## Spatial questions about scenes
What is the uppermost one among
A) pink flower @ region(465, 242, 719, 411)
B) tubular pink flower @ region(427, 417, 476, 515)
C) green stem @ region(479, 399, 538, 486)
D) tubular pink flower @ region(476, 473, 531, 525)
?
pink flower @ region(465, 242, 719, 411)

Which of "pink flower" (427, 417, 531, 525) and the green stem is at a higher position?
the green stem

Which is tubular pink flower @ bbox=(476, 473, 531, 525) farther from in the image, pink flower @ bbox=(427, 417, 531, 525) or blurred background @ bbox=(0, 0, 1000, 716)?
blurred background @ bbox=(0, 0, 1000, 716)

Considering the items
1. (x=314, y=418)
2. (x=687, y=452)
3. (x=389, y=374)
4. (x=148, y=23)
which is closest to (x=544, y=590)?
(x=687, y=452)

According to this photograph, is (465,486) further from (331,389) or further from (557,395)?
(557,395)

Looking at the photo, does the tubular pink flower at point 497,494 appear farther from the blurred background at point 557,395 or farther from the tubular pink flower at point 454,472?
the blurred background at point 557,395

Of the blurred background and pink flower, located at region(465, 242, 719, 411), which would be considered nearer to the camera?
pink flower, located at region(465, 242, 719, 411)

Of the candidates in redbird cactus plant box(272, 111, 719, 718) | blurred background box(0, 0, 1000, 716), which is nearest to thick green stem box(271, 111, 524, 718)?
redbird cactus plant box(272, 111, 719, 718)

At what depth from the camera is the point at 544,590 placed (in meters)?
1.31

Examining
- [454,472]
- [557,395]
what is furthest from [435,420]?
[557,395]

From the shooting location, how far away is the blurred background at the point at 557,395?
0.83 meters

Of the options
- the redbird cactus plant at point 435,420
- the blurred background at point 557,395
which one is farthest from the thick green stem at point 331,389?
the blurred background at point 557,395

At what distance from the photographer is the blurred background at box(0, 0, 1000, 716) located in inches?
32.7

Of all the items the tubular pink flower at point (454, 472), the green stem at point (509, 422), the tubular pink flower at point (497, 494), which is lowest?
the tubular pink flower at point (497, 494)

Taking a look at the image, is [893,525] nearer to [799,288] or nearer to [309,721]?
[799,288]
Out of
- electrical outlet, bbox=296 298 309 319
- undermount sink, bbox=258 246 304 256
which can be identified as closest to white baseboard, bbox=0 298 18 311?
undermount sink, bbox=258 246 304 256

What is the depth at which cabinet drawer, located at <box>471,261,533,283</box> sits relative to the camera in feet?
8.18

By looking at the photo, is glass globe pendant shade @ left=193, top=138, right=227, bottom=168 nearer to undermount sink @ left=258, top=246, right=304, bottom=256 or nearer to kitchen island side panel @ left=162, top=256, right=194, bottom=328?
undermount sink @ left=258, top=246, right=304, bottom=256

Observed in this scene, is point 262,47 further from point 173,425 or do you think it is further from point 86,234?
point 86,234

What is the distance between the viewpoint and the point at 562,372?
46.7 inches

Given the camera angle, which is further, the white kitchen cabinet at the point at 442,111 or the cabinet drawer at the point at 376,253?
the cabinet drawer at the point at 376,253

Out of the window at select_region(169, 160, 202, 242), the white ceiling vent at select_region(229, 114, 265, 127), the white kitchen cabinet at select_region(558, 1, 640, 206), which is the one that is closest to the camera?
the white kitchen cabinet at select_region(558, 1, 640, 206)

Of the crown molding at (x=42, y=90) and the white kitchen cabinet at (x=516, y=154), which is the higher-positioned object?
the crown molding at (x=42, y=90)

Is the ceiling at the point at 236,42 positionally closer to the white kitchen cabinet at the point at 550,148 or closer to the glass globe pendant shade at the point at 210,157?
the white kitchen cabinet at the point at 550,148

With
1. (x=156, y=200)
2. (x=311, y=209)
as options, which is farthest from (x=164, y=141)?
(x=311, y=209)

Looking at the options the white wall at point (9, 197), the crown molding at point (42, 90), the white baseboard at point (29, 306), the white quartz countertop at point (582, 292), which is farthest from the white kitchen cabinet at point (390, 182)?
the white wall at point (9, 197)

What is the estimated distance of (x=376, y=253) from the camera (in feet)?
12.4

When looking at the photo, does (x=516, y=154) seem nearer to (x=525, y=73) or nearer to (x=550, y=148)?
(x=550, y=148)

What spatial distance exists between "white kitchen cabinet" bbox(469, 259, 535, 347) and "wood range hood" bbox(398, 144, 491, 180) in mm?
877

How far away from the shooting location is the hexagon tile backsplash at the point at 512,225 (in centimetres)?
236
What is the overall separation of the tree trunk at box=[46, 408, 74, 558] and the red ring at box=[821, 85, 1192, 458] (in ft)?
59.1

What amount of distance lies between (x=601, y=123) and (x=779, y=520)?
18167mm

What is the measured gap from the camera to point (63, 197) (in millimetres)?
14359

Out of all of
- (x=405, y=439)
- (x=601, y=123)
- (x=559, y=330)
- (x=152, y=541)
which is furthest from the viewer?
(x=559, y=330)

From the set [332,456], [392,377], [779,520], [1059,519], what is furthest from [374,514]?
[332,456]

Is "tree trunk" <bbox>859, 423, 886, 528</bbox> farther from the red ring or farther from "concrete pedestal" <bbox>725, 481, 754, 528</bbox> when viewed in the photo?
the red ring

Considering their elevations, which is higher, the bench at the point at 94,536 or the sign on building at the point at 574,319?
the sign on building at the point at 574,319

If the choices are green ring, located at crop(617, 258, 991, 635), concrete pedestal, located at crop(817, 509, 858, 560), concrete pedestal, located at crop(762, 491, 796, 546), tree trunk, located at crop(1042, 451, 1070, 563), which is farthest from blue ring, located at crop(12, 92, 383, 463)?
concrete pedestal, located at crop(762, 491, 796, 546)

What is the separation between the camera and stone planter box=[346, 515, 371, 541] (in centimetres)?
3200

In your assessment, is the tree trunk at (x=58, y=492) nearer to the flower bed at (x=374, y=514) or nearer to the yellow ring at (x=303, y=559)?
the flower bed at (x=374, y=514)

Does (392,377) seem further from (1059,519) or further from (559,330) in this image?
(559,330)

## THE TASK
Lay out everything from the line containing "Does (392,377) seem" down to the end of the rows as a Markdown table with the columns No. and Line. Number each line and leave out blank lines.

## EXERCISE OUTPUT
| No. | Line |
|---|---|
| 1 | Does (392,377) seem further from (1059,519) or further from (559,330) in this image? |
| 2 | (559,330) |